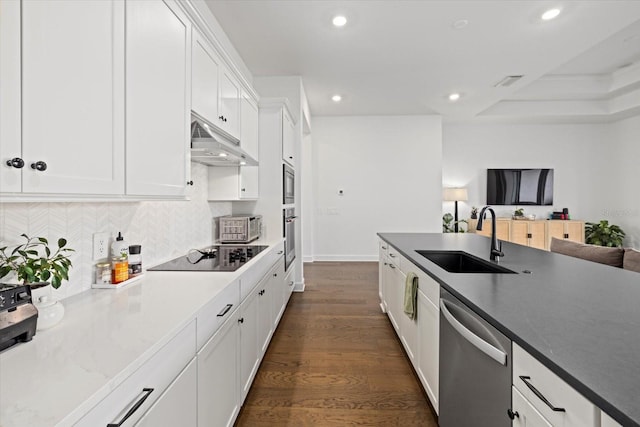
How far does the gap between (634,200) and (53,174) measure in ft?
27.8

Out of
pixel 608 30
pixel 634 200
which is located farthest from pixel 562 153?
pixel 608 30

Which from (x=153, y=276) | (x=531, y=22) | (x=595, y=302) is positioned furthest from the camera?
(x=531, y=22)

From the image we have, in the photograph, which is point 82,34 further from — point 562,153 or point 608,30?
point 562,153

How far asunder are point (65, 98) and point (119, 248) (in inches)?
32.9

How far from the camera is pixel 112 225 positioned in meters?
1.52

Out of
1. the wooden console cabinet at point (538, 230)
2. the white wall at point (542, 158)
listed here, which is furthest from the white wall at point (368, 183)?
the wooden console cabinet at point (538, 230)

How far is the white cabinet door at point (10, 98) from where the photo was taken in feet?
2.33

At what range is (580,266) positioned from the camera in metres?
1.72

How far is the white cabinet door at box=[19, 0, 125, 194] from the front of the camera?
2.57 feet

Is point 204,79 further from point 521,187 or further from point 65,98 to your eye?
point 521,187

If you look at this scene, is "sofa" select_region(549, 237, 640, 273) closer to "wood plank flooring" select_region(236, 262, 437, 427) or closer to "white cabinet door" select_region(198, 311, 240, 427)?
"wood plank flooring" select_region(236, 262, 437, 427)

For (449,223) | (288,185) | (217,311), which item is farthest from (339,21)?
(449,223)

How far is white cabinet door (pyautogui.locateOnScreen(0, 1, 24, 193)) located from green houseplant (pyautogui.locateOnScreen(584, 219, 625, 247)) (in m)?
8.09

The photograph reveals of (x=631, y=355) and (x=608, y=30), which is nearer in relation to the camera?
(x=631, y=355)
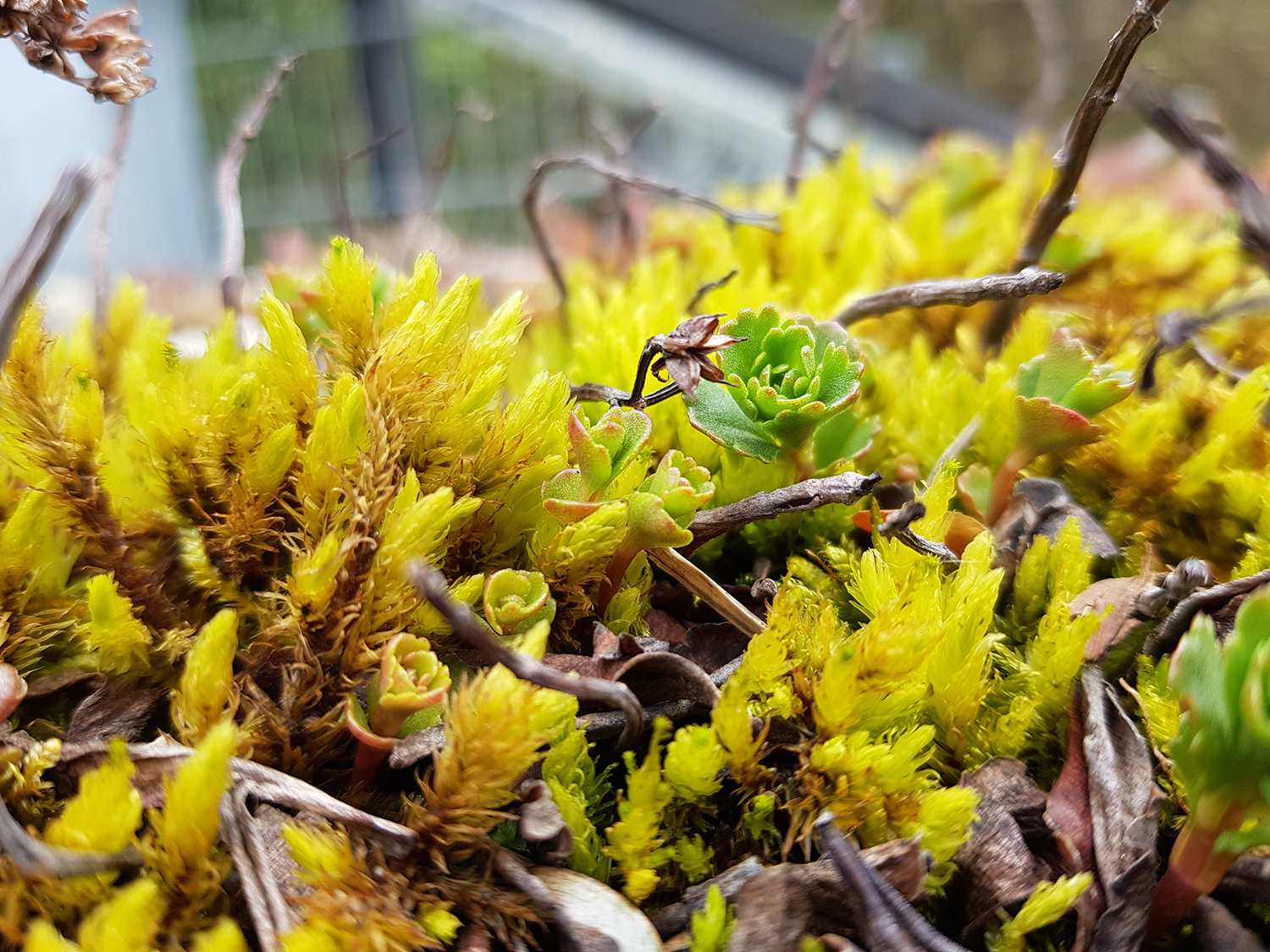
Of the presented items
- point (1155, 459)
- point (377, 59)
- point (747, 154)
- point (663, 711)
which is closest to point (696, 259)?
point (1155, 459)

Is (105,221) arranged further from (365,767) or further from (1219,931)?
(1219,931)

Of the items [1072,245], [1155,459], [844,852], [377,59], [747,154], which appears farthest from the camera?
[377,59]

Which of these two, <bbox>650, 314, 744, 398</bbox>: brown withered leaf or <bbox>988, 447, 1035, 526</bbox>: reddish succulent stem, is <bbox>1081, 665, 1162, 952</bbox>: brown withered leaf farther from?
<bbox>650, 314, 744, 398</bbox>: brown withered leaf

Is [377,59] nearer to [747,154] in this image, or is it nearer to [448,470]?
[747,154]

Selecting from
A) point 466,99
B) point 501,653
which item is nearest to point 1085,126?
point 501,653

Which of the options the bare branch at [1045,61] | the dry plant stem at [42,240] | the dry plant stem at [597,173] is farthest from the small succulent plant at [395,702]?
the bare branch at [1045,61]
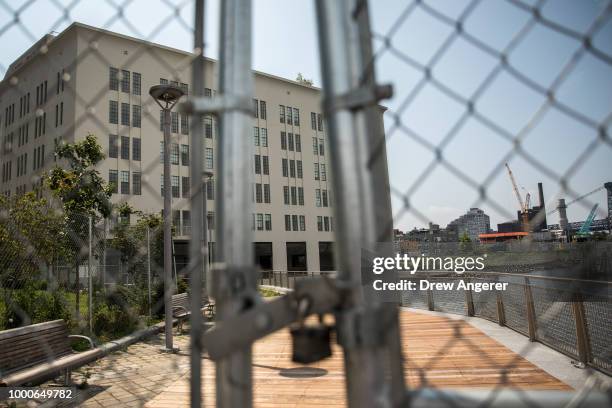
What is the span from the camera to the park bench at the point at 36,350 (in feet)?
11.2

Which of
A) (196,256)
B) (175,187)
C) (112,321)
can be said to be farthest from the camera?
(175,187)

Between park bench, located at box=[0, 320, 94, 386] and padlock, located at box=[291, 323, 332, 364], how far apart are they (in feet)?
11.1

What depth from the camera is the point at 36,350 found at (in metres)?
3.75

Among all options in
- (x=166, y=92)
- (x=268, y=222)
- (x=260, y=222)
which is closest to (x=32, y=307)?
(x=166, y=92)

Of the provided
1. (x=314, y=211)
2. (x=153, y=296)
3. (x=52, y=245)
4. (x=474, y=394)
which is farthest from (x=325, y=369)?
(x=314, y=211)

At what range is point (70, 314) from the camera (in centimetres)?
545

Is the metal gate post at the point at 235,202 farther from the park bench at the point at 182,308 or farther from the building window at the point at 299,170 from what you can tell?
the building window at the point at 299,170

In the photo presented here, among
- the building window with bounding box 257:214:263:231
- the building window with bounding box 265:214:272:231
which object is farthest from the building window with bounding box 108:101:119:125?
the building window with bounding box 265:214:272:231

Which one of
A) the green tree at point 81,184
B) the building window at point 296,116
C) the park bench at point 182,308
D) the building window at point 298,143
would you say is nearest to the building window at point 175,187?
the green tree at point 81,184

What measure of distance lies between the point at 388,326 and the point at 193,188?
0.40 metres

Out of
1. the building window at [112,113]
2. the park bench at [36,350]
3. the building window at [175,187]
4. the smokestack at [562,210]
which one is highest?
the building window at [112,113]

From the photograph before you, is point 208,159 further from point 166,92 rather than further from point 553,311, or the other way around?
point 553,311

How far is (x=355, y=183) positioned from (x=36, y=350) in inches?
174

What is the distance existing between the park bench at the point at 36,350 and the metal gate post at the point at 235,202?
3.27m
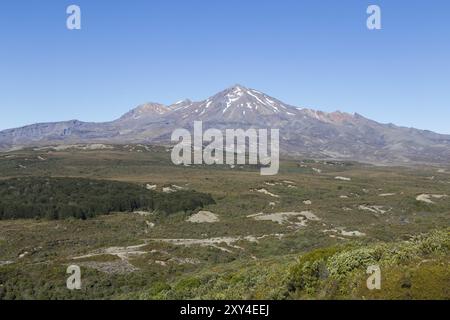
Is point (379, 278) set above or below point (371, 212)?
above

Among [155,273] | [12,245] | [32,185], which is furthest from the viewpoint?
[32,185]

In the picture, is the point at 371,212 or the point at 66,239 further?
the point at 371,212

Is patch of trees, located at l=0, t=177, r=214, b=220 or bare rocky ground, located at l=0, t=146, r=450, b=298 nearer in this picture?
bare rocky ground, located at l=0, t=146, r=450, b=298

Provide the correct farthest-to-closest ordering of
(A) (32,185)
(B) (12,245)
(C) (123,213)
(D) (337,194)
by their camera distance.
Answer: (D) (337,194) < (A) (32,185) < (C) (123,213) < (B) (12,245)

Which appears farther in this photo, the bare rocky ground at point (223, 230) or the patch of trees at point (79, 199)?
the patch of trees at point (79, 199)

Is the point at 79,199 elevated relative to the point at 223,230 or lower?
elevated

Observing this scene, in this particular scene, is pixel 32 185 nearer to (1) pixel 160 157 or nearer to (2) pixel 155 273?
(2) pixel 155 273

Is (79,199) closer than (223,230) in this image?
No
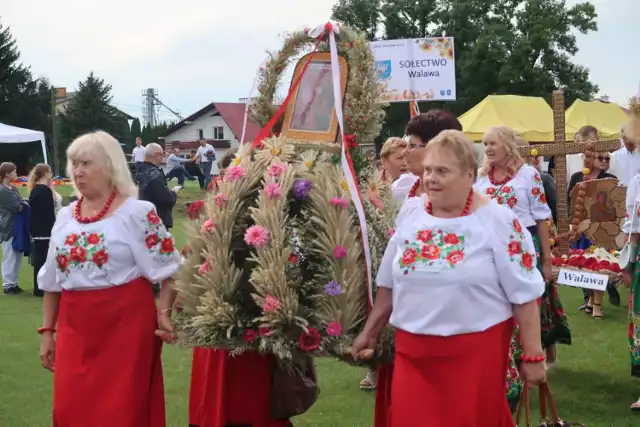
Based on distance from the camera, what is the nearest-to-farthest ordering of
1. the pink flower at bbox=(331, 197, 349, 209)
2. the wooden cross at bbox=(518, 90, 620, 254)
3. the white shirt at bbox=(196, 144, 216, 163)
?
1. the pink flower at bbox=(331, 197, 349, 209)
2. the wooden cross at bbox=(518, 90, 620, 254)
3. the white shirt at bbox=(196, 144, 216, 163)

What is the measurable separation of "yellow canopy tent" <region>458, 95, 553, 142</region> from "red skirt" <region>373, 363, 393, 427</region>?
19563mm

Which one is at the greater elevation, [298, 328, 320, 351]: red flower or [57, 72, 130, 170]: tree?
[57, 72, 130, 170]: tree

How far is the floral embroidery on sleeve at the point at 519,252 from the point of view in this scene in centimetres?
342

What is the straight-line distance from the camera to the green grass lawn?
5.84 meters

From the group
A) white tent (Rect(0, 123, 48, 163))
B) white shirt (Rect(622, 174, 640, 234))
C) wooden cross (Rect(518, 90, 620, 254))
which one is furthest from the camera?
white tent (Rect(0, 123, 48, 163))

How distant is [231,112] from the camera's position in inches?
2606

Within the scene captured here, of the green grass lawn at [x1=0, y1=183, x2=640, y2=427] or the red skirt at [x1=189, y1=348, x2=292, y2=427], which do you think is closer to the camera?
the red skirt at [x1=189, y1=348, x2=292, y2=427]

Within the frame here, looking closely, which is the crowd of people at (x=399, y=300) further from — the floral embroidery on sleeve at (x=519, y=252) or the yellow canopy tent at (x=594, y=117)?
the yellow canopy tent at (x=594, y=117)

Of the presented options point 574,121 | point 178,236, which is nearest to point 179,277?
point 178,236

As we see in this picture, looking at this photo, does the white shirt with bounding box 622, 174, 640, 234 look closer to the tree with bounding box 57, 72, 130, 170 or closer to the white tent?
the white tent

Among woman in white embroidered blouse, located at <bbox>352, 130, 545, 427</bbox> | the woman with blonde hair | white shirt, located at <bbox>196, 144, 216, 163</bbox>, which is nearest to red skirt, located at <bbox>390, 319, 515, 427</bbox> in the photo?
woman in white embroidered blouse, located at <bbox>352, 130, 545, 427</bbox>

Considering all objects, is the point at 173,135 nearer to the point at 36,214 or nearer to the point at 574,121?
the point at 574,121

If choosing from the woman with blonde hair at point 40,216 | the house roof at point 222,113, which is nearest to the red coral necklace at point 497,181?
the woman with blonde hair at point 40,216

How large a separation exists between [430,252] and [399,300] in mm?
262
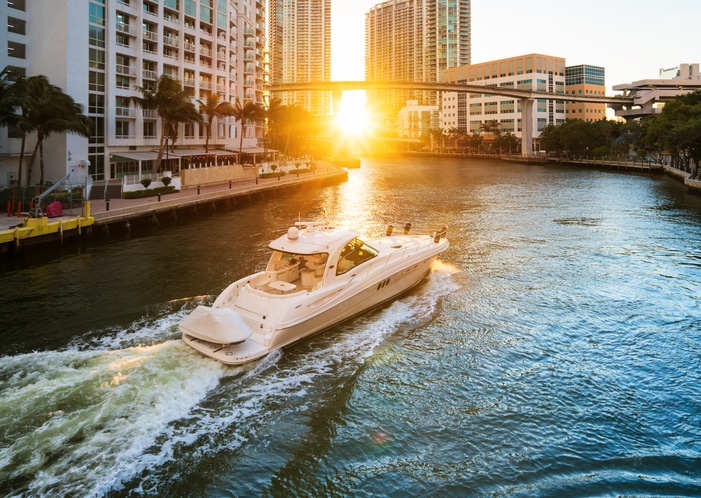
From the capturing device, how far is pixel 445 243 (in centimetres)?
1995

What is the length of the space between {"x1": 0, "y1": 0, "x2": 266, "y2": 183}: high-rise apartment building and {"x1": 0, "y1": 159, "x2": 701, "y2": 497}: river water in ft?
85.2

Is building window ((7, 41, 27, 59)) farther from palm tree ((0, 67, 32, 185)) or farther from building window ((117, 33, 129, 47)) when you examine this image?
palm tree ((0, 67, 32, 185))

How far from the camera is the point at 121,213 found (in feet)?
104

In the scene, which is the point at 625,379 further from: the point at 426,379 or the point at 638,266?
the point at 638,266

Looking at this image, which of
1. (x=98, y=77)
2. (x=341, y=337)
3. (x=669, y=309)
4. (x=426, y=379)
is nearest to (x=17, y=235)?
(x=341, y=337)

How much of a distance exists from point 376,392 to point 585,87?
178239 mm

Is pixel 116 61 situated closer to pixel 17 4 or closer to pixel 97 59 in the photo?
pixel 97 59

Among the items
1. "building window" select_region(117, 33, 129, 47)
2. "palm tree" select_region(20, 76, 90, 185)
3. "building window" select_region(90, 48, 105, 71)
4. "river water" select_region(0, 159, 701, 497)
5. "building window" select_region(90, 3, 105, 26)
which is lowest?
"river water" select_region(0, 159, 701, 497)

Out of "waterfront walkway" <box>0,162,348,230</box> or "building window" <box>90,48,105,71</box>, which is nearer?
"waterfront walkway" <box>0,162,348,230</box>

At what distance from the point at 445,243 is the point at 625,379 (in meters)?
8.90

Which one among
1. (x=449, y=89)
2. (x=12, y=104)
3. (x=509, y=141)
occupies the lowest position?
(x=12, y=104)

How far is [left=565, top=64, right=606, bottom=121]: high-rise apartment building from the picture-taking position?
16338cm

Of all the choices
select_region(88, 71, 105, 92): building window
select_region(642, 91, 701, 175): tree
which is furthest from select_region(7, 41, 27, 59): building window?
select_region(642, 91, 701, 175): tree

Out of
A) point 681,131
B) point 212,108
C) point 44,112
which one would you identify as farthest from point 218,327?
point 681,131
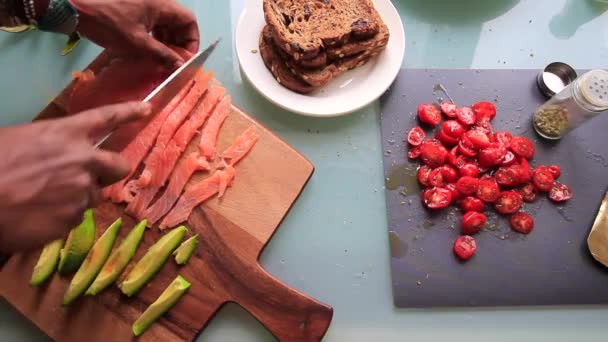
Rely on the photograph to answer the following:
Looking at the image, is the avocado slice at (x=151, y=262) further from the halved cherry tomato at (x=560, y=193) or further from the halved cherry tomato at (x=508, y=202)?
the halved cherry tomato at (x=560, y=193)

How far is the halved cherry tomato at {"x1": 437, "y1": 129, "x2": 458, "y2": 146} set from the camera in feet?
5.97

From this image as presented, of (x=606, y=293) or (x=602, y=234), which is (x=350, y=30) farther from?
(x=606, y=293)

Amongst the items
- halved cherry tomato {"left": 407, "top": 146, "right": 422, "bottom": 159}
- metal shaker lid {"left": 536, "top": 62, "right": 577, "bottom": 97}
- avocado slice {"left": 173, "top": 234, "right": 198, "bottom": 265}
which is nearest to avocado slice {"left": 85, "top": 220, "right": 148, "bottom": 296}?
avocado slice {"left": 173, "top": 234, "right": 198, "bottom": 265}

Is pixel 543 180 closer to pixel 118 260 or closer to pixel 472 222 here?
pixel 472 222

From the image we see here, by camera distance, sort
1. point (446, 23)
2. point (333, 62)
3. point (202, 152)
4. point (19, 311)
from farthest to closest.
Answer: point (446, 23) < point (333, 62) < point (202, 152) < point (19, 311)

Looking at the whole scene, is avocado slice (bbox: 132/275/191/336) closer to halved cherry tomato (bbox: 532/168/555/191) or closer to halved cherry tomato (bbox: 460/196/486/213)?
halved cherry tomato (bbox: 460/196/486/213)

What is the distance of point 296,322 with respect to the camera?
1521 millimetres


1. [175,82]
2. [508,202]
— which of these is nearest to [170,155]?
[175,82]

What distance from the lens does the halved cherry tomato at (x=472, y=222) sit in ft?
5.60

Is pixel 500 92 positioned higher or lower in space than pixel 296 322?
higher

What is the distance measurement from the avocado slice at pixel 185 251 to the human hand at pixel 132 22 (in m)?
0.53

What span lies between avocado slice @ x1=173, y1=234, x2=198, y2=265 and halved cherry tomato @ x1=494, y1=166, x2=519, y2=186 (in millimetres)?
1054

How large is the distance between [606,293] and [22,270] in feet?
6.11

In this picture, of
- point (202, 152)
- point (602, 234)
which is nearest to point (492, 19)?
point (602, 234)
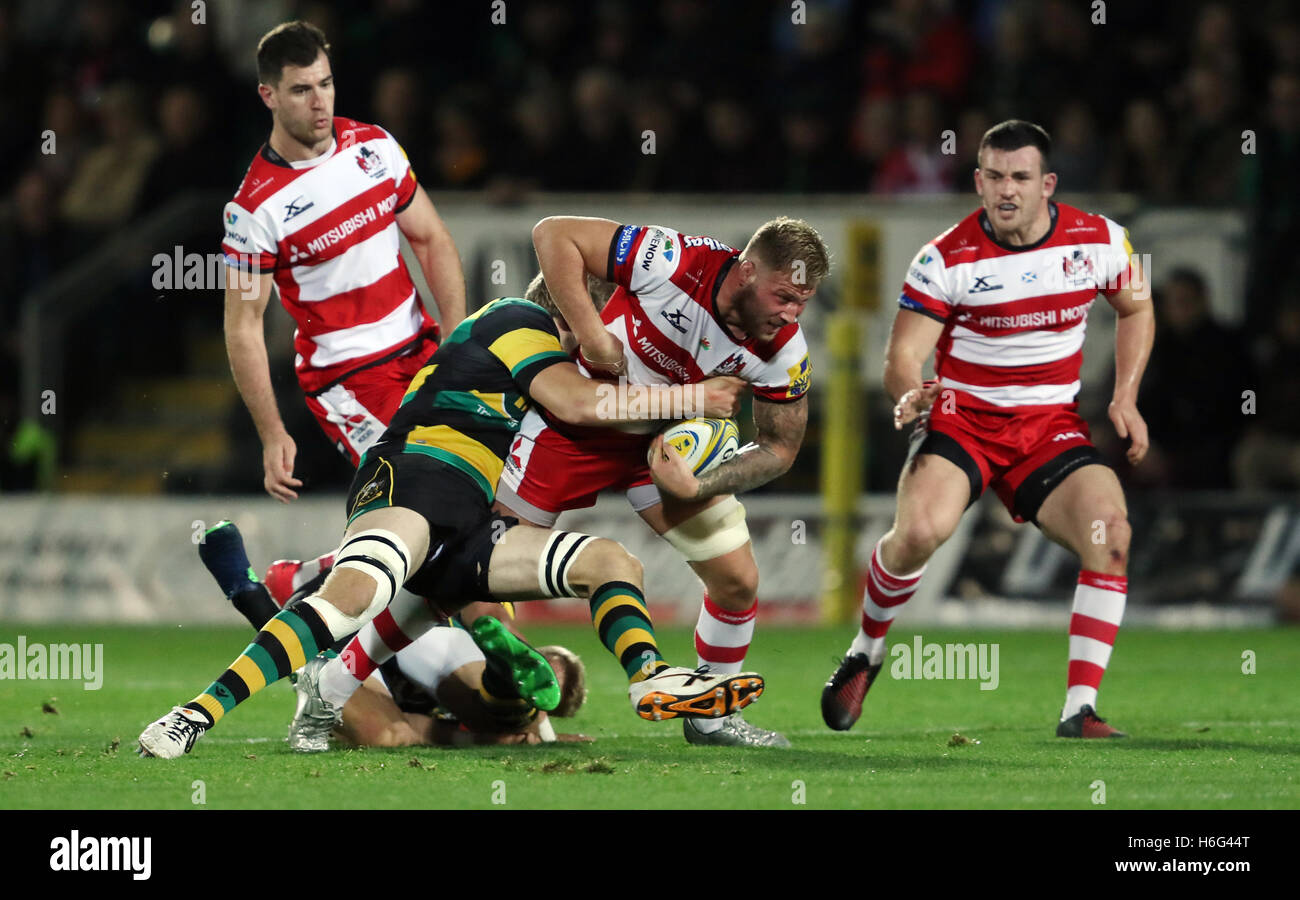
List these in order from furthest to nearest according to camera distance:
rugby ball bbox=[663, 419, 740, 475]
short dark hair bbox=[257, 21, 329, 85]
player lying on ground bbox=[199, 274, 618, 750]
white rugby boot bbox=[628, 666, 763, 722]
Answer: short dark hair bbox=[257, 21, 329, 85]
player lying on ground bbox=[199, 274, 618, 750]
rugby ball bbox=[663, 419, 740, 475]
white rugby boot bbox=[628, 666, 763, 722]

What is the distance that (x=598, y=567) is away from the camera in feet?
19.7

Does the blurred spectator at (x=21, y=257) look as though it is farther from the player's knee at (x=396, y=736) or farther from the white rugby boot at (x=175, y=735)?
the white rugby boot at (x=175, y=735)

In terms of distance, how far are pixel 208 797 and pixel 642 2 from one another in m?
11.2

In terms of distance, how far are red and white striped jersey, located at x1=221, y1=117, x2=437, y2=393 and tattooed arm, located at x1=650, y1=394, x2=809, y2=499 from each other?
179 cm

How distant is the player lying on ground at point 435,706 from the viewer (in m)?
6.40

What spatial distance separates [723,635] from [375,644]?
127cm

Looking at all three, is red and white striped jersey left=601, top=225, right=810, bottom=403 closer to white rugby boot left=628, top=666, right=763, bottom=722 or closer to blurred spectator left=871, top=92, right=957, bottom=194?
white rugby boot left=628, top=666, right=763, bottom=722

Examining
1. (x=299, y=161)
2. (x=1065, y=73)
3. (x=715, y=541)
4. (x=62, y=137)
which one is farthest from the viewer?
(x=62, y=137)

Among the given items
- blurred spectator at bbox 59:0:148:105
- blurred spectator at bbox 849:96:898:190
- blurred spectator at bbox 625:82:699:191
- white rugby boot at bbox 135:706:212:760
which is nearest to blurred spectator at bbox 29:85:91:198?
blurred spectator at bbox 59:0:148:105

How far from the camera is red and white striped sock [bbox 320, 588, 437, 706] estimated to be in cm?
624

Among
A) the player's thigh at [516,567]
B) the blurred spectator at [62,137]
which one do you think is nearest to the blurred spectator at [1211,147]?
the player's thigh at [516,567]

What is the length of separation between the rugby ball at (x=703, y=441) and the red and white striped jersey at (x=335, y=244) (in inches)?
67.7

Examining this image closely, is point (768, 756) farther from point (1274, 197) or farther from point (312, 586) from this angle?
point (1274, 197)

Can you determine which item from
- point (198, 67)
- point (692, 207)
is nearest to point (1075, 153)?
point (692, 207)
———
§ The exercise:
Return, unchanged, each line from the line containing "In terms of distance, how far are red" through the last line of the material.

§ Expected output:
In terms of distance, how far are red and white striped jersey, located at x1=221, y1=117, x2=437, y2=393 and tattooed arm, located at x1=650, y1=394, x2=809, y2=499 from each other?
179 cm

How distant is the player lying on ground at point 435,706 from the viewer (in m)?
6.40

What spatial distance separates [723,635] from [375,644]?
127cm

Looking at all three, is red and white striped jersey left=601, top=225, right=810, bottom=403 closer to white rugby boot left=628, top=666, right=763, bottom=722 or closer to blurred spectator left=871, top=92, right=957, bottom=194?
white rugby boot left=628, top=666, right=763, bottom=722

Examining
1. (x=299, y=161)
2. (x=1065, y=73)
3. (x=715, y=541)
4. (x=62, y=137)
which one is farthest from the viewer?
(x=62, y=137)

Among the given items
- blurred spectator at bbox 59:0:148:105
- blurred spectator at bbox 849:96:898:190
- blurred spectator at bbox 625:82:699:191
- white rugby boot at bbox 135:706:212:760
which is nearest to blurred spectator at bbox 29:85:91:198?
blurred spectator at bbox 59:0:148:105

How far from the camera is red and white striped sock [bbox 320, 588, 437, 706] estimated to be in cm?
624

Among
A) the player's thigh at [516,567]
B) the blurred spectator at [62,137]
which one do you think is nearest to the blurred spectator at [1211,147]?
the player's thigh at [516,567]

What is the length of separation between the rugby ball at (x=703, y=441) and the red and white striped jersey at (x=335, y=244) (in inches)?
67.7

Examining this image closely, is point (768, 756) farther from point (1274, 197) or farther from point (312, 586) from this angle?
point (1274, 197)

Can you determine which item from
- point (198, 67)
- point (692, 207)
is nearest to point (1075, 153)?
point (692, 207)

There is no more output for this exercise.